▸ **INSTRUCTION**:
Transcribe the material below word for word, preserving every line, number, and mark of punctuation without alteration.

# start of RECORD SET

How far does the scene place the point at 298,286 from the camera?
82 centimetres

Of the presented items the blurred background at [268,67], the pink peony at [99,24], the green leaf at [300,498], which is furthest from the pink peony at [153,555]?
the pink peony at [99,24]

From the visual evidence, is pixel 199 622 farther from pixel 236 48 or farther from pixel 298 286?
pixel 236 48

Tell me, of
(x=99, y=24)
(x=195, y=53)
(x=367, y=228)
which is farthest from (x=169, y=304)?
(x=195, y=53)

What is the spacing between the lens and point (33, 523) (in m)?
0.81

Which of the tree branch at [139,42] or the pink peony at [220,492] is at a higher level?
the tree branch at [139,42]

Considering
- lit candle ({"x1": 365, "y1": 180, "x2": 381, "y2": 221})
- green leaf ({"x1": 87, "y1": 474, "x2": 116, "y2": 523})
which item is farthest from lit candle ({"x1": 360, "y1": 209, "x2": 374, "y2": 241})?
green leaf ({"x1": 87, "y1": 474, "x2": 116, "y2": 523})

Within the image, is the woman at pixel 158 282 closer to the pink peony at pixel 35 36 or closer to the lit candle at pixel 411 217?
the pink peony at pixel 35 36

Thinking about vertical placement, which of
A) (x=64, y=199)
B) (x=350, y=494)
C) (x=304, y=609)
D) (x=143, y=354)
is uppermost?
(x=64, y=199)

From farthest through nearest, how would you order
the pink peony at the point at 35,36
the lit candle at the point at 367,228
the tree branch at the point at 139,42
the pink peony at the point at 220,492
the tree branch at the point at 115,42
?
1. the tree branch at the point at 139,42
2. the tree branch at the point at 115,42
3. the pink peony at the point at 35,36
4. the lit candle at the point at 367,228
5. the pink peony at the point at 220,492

# end of RECORD SET

▸ **RESULT FOR THIS EXERCISE**:
How far does the scene place the point at 298,286 from the camera?
82 centimetres

Of the presented items the blurred background at [268,67], the pink peony at [99,24], the green leaf at [300,498], which is furthest from the pink peony at [153,555]?
the pink peony at [99,24]

From the visual evidence, is pixel 199 622 farther from pixel 236 48 or farther from pixel 298 286?
pixel 236 48

Tell me, of
(x=99, y=24)
(x=195, y=53)
(x=367, y=228)
which is farthest from (x=169, y=304)?
(x=195, y=53)

What is the spacing between the lens and point (33, 523) (in m)?
0.81

Which of the tree branch at [139,42] or the pink peony at [220,492] is at a higher level?
the tree branch at [139,42]

Considering
- lit candle ({"x1": 365, "y1": 180, "x2": 381, "y2": 221})
- green leaf ({"x1": 87, "y1": 474, "x2": 116, "y2": 523})
which item is farthest from lit candle ({"x1": 360, "y1": 209, "x2": 374, "y2": 241})?
green leaf ({"x1": 87, "y1": 474, "x2": 116, "y2": 523})

Within the image, is the woman at pixel 158 282 closer to the pink peony at pixel 35 36 or closer to the lit candle at pixel 411 217?
the pink peony at pixel 35 36

Thinking about vertical placement, which of
A) (x=64, y=199)
B) (x=350, y=494)
C) (x=304, y=609)
D) (x=143, y=354)
is uppermost?
(x=64, y=199)

From farthest through nearest, how would you order
the pink peony at the point at 35,36
the lit candle at the point at 367,228
the tree branch at the point at 139,42
the pink peony at the point at 220,492
the tree branch at the point at 115,42
?
1. the tree branch at the point at 139,42
2. the tree branch at the point at 115,42
3. the pink peony at the point at 35,36
4. the lit candle at the point at 367,228
5. the pink peony at the point at 220,492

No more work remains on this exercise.